* _What is required_: Where does the word "style" occur in the entries below? Copy every line that has it.

### Input data ###

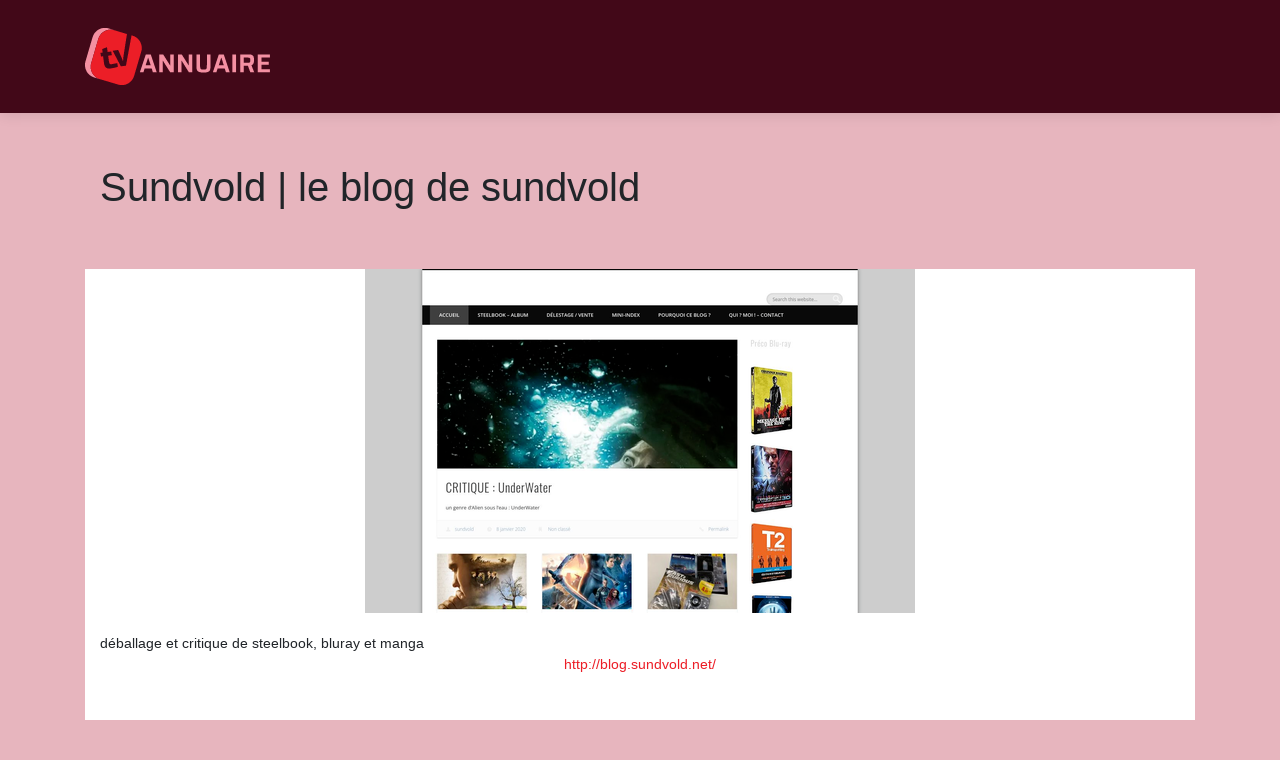

--- FILE ---
content_type: image/svg+xml
request_url: https://www.tvannuaire.com/wp-content/uploads/2022/11/logo-01.svg
body_size: 1057
content:
<?xml version="1.0" encoding="utf-8"?>
<!-- Generator: Adobe Illustrator 24.1.0, SVG Export Plug-In . SVG Version: 6.00 Build 0)  -->
<svg version="1.1" id="Layer_1" xmlns="http://www.w3.org/2000/svg" xmlns:xlink="http://www.w3.org/1999/xlink" x="0px" y="0px"
	 width="185.1px" height="56.8px" viewBox="0 0 185.1 56.8" style="enable-background:new 0 0 185.1 56.8;" xml:space="preserve">
<style type="text/css">
	.st0{fill:#F490A2;}
	.st1{fill:#EC1E27;}
</style>
<g>
	<path class="st0" d="M54.9,44l6-17.8h4.9l6,17.8H68l-1.3-3.9h-7L58.5,44H54.9z M60.7,37.1h5.1l-2.5-7.5h-0.2L60.7,37.1z"/>
	<path class="st0" d="M74.4,44V26.2h3.8l7,11h0.1v-11h3.5V44h-3.5L78,32.5h-0.1V44H74.4z"/>
	<path class="st0" d="M93,44V26.2h3.8l7,11h0.1v-11h3.5V44H104l-7.3-11.6h-0.1V44H93z"/>
	<path class="st0" d="M118.6,44.2c-1.3,0-2.3-0.1-3.2-0.2c-0.8-0.2-1.5-0.4-2.1-0.8c-0.5-0.3-0.9-0.8-1.2-1.4
		c-0.3-0.6-0.4-1.4-0.5-2.3c-0.1-0.9-0.1-2.1-0.1-3.4v-9.9h3.7V37c0,0.9,0,1.7,0.1,2.2c0.1,0.6,0.2,1,0.4,1.3s0.5,0.5,1,0.6
		s1.1,0.1,1.9,0.1c0.8,0,1.4,0,1.9-0.1c0.5-0.1,0.8-0.3,1-0.6c0.2-0.3,0.3-0.7,0.4-1.3c0-0.6,0.1-1.3,0.1-2.2V26.2h3.7v9.9
		c0,1.3,0,2.4-0.1,3.4c-0.1,0.9-0.3,1.7-0.5,2.3c-0.3,0.6-0.6,1.1-1.2,1.4c-0.5,0.3-1.2,0.6-2,0.8S119.9,44.2,118.6,44.2z"/>
	<path class="st0" d="M128,44l6-17.8h4.9l6,17.8h-3.8l-1.3-3.9h-7l-1.3,3.9H128z M133.9,37.1h5.1l-2.5-7.5h-0.2L133.9,37.1z"/>
	<path class="st0" d="M147.5,44V26.2h3.7V44H147.5z"/>
	<path class="st0" d="M155.4,44V26.2h8.5c1.2,0,2.1,0.1,2.8,0.4c0.7,0.3,1.2,0.6,1.6,1.1c0.4,0.5,0.6,1.1,0.7,1.8
		c0.1,0.7,0.2,1.5,0.2,2.3c0,0.6-0.1,1.3-0.2,2c-0.1,0.7-0.3,1.3-0.7,1.9c-0.4,0.6-0.9,1-1.7,1.3l2.8,7h-3.9l-2.7-7.2l0.9,0.5
		c-0.1,0.1-0.3,0.1-0.4,0.1c-0.2,0-0.3,0-0.6,0h-3.8V44H155.4z M159.1,34.6h3.3c0.7,0,1.3,0,1.7-0.1c0.4-0.1,0.7-0.2,0.9-0.4
		c0.2-0.2,0.3-0.5,0.4-0.8c0.1-0.3,0.1-0.8,0.1-1.3c0-0.5,0-1-0.1-1.3c-0.1-0.3-0.2-0.6-0.4-0.8c-0.2-0.2-0.5-0.3-0.9-0.4
		c-0.4-0.1-1-0.1-1.7-0.1h-3.4V34.6z"/>
	<path class="st0" d="M172.9,44V26.2h12.2v3h-8.5v4.3h7.3v3h-7.3V41h8.5v3H172.9z"/>
</g>
<g>
	<path class="st0" d="M6.2,34.9c-2,6.8,1.9,13.9,8.6,15.9l-5.6-1.7c-6.8-2-10.7-9.1-8.7-16l7.1-24c2-6.8,9.1-10.7,16-8.7l5.7,1.7
		c-6.8-2-14,1.9-16,8.7L6.2,34.9z"/>
	<path class="st1" d="M47.6,7.6l-1-0.3L41,37.4l-5.1,0.7l-8.2-15.5l5.5-0.8l3.3,7.3c0.6,1.3,1.1,2.6,1.5,3.8l0.1,0
		c0.1-1.4,0.2-2.6,0.3-4.1L42,6L29.3,2.2c-6.8-2-14,1.9-16,8.7l-7.1,24c-2,6.8,1.9,13.9,8.6,15.9c0,0,0,0,0.1,0l18.4,5.4
		c6.8,2,13.9-1.9,15.9-8.7l7.1-24C58.3,16.7,54.4,9.6,47.6,7.6z M25.1,40.3c-1.6,0.2-3.1-0.2-4-0.9c-1.1-0.8-1.8-2.3-2.1-4.7
		l-0.9-6.7L16,28.4l-0.5-3.7l2.2-0.3l-0.5-3.5l4.8-1.8l0.7,4.7l3.6-0.5l0.5,3.7l-3.6,0.5l0.8,5.9c0.3,2,0.9,2.8,2.4,2.6
		c0.6-0.1,5.6-1.1,5.9-1.2l0.6,3.8C32.2,38.9,26.6,40.1,25.1,40.3z"/>
</g>
</svg>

###

* _Solved exercise_:
	 width="185.1px" height="56.8px" viewBox="0 0 185.1 56.8" style="enable-background:new 0 0 185.1 56.8;" xml:space="preserve">
<style type="text/css">
</style>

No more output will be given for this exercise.